This post is slightly different, but I needed to put it somewhere accessible and my blog seems as good a place as any. It's certainly poetry-related!
A friend of mine is working on making her first chapbook. She had some questions about the procedure and was curious as to what kind of a device, if any, I use to facilitate putting the holes in the spine. I went down to my studio to take a picture of said device (which Ted made for me; it's very handy having a handy person around), then ended up employing the "picture is worth a thousand words" technique and photographing the whole sequence.
So, here we go. I'm sewing a copy of George Bowering's chapbook, Los Pájaros de Tenacatita.
|The wood device Ted made me that is responsible for the next 19 pictures!|
|Make sure your pages are as square as can be|
|Keep as much of it as you can perfectly lined up|
|Gently coax it so that the edges line up as perfectly as possible (which won't be completely perfect as a rule)|
|You're now ready to lie it down and crease the spine|
|Meet the bone creaser, so named because they were originally made from bone but now are made of some sort of hard plastic.
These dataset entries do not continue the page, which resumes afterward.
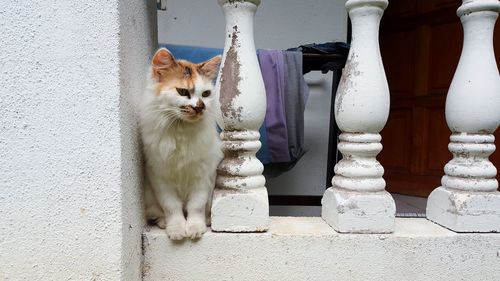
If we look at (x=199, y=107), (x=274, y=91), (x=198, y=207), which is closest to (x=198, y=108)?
(x=199, y=107)

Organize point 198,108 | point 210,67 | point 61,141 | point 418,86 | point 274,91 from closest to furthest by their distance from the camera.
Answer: point 61,141, point 198,108, point 210,67, point 274,91, point 418,86

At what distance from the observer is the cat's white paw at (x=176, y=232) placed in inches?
33.8

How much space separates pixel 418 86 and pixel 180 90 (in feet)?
7.27

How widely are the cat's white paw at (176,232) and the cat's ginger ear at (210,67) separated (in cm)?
42

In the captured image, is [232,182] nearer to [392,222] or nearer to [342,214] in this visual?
[342,214]

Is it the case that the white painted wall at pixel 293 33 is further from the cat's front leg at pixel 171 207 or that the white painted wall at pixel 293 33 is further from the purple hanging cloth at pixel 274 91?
the cat's front leg at pixel 171 207

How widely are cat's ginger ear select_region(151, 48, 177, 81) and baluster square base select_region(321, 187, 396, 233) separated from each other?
1.86 ft

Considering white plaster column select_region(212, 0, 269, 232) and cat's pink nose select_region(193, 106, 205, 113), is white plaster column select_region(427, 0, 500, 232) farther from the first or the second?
cat's pink nose select_region(193, 106, 205, 113)

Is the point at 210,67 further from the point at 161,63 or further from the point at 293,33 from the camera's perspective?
the point at 293,33

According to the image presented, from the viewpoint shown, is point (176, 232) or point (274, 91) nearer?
point (176, 232)

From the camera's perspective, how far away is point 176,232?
86cm

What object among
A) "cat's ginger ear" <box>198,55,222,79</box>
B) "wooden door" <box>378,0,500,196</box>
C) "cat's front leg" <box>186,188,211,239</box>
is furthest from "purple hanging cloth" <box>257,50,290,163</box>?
"wooden door" <box>378,0,500,196</box>

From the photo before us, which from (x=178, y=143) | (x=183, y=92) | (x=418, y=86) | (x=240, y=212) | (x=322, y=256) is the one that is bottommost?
(x=322, y=256)

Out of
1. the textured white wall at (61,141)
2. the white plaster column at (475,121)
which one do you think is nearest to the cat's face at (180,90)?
the textured white wall at (61,141)
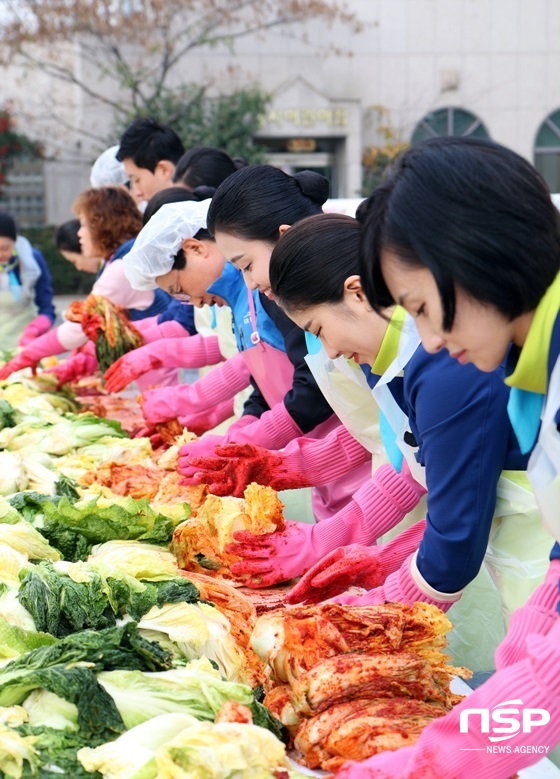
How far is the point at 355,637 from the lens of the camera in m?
1.95

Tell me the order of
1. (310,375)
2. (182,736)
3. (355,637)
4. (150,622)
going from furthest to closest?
(310,375), (150,622), (355,637), (182,736)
While you're at it, meet the awl I use, which is only here to show the relative size of the business end.|
|Obviously your going to hold the book down as in the picture directly above while you drag the bone creaser down the spine. There was only so much I could do whilst taking this photo!|
|Now you're ready for book to meet that wooden thing Ted made|
|I just eyeball the hole positions. Do the middle one first, then the other two.|
|Starting from the cover side, insert needle through the centre hole.|
|Now go back through one of the other holes|
|Note that you've left a tail about 2.5" (just over 6cm) long in the middle. Now take a giant step and go back through the remaining empty hole.|
|Your last sewing moment is to go back through that same middle hole and come out on the cover side.|
|Make sure the two loose ends are on either side of the long stitch|
|Tie a square knot around that long stitch. Tie it tight. Trim the ends to whatever length makes you happy. Mine are around an inch (which we all know is 2.54cm).|
|Here's a fuzzy look at that fan-creep you end up with. It's the nature of the beast.|
|Meet my guillotine. I realize most people don't have these in their basements. You can bundle up your sewn books at this point and take them to your trusty printer who probably has one that's a lot fancier (and more accurate) than this one.|
|I'm going to trim about 3/16" (1/2 cm) off the edge. I'm not going to show you a picture of this because the guillotine is very sensibly made to only work when you employ both hands pushing buttons that are far away from that blade!|
|Voilà! All done. And remember, as in all things practice makes perfect.|
And here, by popular request (okay, one person asked), are pix of all four of my own chapbooks.
Actually, I have one more chapbook with about four or five poems in it, titled Tea in a China Cup, but somehow I didn't hang onto a copy of that one nor get a picture of it. It was cute, too. Sort of square, if memory serves. I'll have to try to track one down.